Law, trauma, and theatres of justice

While these scenes play out in villages, another drama is unfolding in Israel’s legislature. In a rare cross-party consensus, the Knesset approved a law to create a special military tribunal to try militants captured during the October 7 attack that killed at least 1,200 Israelis — the deadliest assault on Jews since the Holocaust, officials say. The law passed with 93 votes in favour.

The tribunal will preside over hundreds of cases and could even apply the death penalty in the most grievous charges — an option that has not been exercised since 1962, when Adolf Eichmann was executed. Supporters argue the court is a necessary mechanism to process trauma and restore a battered legal order. Critics warn of the dangers inherent in a military court trying politically charged crimes.

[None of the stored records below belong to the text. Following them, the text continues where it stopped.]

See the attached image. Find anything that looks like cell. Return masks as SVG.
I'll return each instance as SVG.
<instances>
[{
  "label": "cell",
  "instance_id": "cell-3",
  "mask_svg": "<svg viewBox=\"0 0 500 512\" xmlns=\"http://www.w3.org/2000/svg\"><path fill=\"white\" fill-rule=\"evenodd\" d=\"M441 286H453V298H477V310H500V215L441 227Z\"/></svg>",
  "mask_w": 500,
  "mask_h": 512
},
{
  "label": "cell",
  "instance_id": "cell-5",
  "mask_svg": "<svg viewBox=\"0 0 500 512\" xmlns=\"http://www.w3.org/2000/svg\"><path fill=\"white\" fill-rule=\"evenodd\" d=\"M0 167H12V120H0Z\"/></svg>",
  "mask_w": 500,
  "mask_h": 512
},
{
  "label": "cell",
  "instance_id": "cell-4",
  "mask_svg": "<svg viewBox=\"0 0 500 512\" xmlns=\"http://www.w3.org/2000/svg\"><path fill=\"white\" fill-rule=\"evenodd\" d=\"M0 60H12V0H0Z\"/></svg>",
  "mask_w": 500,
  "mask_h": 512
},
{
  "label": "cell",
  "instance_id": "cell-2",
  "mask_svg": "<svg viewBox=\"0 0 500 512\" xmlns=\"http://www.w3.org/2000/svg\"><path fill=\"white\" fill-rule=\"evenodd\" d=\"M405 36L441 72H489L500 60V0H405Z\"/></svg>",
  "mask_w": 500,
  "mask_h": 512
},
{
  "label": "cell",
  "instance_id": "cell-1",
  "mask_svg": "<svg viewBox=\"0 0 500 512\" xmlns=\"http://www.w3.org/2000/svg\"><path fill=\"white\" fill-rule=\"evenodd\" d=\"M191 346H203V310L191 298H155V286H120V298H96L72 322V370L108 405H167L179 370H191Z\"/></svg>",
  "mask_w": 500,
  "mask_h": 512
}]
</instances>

“Accountability is essential,” said an international law professor based in Jerusalem, speaking on condition of anonymity. “But the risk is that trials could become instruments of catharsis rather than instruments of justice. Due process must not be the casualty of grief.”

Who pays the price — and who makes the decisions?

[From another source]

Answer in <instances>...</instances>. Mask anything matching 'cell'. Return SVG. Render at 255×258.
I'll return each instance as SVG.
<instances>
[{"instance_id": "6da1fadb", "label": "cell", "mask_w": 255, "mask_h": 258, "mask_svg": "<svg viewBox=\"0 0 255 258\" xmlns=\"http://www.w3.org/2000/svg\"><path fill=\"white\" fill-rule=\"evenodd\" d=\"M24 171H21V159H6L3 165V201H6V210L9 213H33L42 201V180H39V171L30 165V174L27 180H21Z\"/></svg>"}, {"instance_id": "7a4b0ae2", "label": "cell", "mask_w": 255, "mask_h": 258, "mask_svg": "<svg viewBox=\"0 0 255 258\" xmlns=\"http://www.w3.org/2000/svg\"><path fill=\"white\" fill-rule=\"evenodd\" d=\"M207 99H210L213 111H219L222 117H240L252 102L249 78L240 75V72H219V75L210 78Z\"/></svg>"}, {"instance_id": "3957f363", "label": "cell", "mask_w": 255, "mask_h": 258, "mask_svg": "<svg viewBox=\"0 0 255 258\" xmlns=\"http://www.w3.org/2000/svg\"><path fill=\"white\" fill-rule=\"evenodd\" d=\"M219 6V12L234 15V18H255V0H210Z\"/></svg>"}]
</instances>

The violence has not been contained to tidy headlines. It feeds broader debates about proportionality, the laws of war, and the responsibilities of outside powers. Lebanon’s leaders have called on the United States to press Israel to halt strikes that have intensified even as talks are due to resume in Washington this week. The stakes are high: a misstep could reopen a much larger front.

And then there is Gaza. The campaign that followed October 7 has left the strip in ruins; Palestinian health authorities and international monitors report tens of thousands of deaths — a figure that is itself contested but impossible to ignore when you walk past piles of rubble and see lines of displaced families clustered around UN tents.

What does justice look like in a landscape that feels both juridical and medieval? Who counts as a combatant and who as a civilian? When a hospital is damaged or an ambulance struck, how do we untangle the fact from the allegation?

These questions matter because the answers will shape policy, accountability, and the future of a region that has been living with layered conflicts for decades. They matter because for every statistic, there is a name and a life interrupted.

Invitation to reflect

As readers, as observers, we are often offered summaries: ceasefire in place, talks ongoing, numbers tallied. But behind each line on the spreadsheet there is a neighbour grieving, a child carrying a bandage, a doctor choosing which patient to treat first. If you could sit with any one of them for an hour, what would you ask?

Maybe we should start by asking how to make peace feel less like a temporary reprieve and more like a durable promise — one that protects ambulances and clinics, that honours due process without spectacle, and that recognizes the dignity of every civilian on both sides of an invisible border.

  • Since March 2: Lebanon reports 2,882 killed by strikes, including 279 women and 200 children.
  • Since the April 17 ceasefire: 380 killed and 1,122 wounded in Lebanon, per the health ministry.
  • Health workers killed: 108; hospitals damaged: 16.
  • Israel: Knesset passed law to create a military tribunal for October 7 attackers (93–27 vote).

These are facts we can verify. But the deeper truth is lived in kitchens and clinics and in the quiet places where people stitch their lives back together. If the ceasefire is a bridge, it is fragile. We must walk it carefully — with attention, with empathy, and with an insistence that human lives be the measure of success.